··· Study text ···
50
1 Joseph went and hugged his father, weeping over him and kissing him. 2 Then Joseph instructed the physicians who worked for him to embalm his father's body. So the physicians embalmed Israel. 3 This took a full 40 days, the normal time for the process, and the Egyptians mourned for him for 70 days.
4 Once the time of mourning was over, Joseph said to Pharaoh's officials, “If you'd be so kind, please speak to Pharaoh on my behalf, and explain to him that 5 my father made me swear an oath, telling me, ‘You must bury me in the tomb I've prepared for myself in Canaan. Please allow me to go and bury my father and then I'll return.’ ”
6 Pharaoh replied, “Go and bury your father as he made you swear to do.”
7 Joseph went to bury his father, and all Pharaoh's officials went with him—all Pharaoh's senior advisors and all the leaders of Egypt— 8 as well as Joseph's family, his brothers, and his father's family. They only left the small children and their flocks and herds back in Goshen. 9 They were accompanied by chariots and horsemen—a really large procession.
10 When they got to the threshing floor of Atad, on the other side of the Jordan, they wept loudly in sorrow. Joseph held a seven-day ceremony of mourning for his father there. 11 The Canaanites who lived there watched the ceremony of mourning at the threshing floor of Atad. They said, “This is a very sad time of mourning for the Egyptians,” so they renamed the place Abel-mizraim,*“Abel-mizraim”: meaning “mourning of the Egyptians.” which is on the other side of the Jordan.
12 Jacob's sons did what he had instructed them to do. 13 They carried his body to Canaan and buried him in the cave at Machpelah in the field near Mamre, which Abraham had bought from Ephron the Hittite as a burial site.
14 After they had buried their father, Joseph and his brothers returned to Egypt along with all those who had gone with them. 15 However, now that their father was dead, Joseph's brothers became worried, saying, “Maybe Joseph is holding a grudge against us, and he'll pay us back for all the bad things we did to him.”
··· Extracted material ···
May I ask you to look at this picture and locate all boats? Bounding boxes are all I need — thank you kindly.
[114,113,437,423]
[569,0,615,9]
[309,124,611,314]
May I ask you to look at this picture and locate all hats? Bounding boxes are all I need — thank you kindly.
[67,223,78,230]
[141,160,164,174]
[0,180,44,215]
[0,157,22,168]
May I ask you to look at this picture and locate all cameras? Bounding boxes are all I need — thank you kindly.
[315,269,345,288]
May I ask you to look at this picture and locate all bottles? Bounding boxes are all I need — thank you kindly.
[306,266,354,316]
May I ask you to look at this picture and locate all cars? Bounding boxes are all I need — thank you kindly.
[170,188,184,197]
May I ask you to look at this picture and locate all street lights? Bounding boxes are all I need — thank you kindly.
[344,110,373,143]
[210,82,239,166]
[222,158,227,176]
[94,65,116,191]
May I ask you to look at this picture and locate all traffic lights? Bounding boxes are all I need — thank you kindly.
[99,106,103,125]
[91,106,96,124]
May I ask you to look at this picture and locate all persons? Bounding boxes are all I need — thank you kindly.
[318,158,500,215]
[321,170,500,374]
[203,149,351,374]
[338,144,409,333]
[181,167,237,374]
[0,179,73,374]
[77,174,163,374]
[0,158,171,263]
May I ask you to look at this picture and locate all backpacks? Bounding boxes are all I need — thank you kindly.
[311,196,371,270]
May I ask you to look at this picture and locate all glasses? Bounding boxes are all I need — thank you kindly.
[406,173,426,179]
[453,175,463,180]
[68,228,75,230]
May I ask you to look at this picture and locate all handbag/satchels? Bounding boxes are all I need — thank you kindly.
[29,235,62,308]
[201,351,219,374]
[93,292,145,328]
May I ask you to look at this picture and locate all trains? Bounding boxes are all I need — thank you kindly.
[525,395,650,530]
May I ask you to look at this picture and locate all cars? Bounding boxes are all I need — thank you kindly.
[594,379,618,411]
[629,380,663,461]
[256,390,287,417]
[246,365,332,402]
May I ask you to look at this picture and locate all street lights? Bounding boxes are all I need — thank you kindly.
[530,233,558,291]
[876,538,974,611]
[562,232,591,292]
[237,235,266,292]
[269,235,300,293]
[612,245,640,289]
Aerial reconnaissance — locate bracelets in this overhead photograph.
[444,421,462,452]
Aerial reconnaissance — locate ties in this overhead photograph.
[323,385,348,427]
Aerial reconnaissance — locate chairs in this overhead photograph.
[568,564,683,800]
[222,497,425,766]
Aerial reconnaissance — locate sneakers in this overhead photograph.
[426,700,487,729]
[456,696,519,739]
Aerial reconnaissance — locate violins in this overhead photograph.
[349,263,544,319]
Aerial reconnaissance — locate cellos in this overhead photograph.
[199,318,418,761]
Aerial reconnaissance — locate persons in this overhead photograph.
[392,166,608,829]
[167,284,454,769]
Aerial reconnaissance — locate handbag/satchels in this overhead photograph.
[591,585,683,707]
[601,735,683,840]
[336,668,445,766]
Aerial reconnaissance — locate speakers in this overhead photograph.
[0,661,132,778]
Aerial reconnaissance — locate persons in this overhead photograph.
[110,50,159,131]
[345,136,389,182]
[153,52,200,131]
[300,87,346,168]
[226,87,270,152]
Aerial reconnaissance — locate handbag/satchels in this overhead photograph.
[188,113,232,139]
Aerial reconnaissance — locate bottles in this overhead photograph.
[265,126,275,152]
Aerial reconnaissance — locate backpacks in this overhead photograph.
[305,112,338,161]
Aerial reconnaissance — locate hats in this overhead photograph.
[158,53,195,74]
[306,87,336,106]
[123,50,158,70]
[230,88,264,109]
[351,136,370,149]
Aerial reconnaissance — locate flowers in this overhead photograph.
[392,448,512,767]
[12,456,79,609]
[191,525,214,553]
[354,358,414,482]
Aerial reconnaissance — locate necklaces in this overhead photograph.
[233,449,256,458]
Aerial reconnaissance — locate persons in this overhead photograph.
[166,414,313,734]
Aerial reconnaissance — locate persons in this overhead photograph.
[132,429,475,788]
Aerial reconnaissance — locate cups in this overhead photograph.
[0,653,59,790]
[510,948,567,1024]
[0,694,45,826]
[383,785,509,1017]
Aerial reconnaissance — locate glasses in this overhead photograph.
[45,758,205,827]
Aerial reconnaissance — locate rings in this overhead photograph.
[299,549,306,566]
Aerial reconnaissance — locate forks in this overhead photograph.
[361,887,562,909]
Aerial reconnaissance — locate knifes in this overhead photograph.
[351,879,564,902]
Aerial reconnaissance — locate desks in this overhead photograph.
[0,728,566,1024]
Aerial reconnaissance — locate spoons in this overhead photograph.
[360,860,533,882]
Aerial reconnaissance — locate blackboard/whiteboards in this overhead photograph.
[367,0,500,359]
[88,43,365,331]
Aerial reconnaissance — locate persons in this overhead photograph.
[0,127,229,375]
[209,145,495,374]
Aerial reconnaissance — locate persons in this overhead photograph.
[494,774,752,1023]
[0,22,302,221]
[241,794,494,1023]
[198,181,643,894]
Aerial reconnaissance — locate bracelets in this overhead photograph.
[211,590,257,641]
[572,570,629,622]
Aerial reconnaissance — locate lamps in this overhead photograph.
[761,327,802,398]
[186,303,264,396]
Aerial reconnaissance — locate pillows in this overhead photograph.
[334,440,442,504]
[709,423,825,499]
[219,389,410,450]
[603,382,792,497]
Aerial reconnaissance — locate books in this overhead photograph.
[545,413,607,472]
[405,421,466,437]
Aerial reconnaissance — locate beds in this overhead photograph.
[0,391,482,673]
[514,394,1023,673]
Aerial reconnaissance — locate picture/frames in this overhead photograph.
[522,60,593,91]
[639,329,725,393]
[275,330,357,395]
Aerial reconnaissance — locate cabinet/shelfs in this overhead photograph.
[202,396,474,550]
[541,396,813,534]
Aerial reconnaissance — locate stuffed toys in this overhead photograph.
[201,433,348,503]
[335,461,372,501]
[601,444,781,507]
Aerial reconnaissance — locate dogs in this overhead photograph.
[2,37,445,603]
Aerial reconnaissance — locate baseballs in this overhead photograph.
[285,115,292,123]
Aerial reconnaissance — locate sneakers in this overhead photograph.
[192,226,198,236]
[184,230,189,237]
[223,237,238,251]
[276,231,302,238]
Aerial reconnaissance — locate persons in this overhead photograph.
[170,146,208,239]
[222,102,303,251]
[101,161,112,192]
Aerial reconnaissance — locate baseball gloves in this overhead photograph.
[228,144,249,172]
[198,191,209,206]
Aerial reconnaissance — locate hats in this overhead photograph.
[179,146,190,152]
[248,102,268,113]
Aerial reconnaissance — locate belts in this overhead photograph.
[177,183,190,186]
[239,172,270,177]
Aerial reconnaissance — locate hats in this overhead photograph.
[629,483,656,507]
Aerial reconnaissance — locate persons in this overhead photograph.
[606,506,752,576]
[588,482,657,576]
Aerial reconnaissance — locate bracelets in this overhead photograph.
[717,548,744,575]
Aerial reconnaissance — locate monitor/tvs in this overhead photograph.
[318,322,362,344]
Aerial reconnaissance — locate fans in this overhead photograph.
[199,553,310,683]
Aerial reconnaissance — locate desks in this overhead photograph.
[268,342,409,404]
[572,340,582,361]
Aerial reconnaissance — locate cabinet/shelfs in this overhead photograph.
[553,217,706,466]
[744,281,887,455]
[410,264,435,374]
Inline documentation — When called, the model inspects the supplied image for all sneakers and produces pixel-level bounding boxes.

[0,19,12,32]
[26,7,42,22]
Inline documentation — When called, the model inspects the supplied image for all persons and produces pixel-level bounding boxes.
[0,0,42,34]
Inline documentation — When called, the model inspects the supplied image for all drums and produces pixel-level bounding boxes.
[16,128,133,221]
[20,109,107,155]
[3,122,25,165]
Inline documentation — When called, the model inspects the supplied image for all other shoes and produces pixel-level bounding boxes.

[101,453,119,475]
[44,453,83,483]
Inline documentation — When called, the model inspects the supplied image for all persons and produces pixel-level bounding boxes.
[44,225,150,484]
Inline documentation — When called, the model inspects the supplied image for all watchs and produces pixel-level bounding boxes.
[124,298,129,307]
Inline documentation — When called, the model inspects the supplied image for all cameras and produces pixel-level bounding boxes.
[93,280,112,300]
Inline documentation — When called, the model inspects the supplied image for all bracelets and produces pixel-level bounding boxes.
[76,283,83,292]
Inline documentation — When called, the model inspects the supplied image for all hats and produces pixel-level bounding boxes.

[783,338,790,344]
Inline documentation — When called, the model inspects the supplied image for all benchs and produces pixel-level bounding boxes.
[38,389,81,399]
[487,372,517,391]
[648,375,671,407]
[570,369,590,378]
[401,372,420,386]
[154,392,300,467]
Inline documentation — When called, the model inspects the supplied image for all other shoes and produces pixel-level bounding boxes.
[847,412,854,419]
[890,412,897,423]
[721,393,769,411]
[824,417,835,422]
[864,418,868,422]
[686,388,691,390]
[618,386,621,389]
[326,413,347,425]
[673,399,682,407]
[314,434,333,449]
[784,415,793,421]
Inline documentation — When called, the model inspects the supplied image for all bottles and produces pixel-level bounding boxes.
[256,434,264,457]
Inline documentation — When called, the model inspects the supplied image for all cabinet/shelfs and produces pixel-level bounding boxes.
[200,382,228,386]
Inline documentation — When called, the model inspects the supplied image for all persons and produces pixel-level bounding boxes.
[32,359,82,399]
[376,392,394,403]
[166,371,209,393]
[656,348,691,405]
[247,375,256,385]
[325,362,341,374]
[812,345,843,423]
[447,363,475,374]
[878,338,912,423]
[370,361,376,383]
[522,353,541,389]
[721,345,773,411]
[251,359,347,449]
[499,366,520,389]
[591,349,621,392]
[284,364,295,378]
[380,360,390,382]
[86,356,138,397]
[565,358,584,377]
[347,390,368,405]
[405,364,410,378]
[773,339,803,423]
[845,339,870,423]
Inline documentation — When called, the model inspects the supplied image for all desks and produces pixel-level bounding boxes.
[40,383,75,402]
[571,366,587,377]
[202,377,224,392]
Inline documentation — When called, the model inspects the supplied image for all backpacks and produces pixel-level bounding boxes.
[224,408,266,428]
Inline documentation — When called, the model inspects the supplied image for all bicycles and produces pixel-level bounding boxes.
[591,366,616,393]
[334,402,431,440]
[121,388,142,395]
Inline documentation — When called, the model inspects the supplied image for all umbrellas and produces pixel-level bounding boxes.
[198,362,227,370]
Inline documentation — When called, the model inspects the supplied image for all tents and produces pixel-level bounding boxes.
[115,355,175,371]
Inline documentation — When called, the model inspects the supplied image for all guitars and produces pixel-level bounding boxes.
···
● **Work order A**: In the passage about Joseph burying his father, what did the Canaanites rename the threshing floor of Atad?
● **Work order B**: Carry on the passage about Joseph burying his father from the point where it ends.

● **Answer section A**: Abel-mizraim

● **Answer section B**:
16 So they sent a message to Joseph to tell him, “Before your father died, he gave this order, 17 ‘This is what you are to tell Joseph: Forgive your brothers their sins, the bad things they did to you, treating you in such a nasty way.’ Now please forgive us our sins, we who are servants of the God of your father.” When Joseph received their message, he cried.
18 Then his brothers themselves came and fell down before Joseph and said, “We are your slaves!”
19 “You don't need to be afraid!” he told them. “I don't stand in the place of God, do I? 20 While you planned bad things for me, God planned it for good so that in the end many lives could be saved.†See 45:5, 45:7. 21 So don't worry. I'll go on taking care of you and your children.” Speaking kindly like this he calmed them down.
22 Joseph remained in Egypt, together with his father's whole family. He lived to be 110, 23 and saw three generations of his son Ephraim, and the sons of Makir, Manasseh's son, were placed in his lap when they were born.
24 “I'm going to die soon,” Joseph told his brothers, “but God will be with you, and he will lead you out of this country to the land that he swore to give to Abraham, Isaac, and Jacob.”
25 Joseph made the sons of Israel swear an oath, saying, “When God comes to be with you, you must take my bones with you when you leave.”‡“When you leave”: supplied for clarity. 26 Joseph died when he was 110. After his body was embalmed, he was placed in a coffin in Egypt.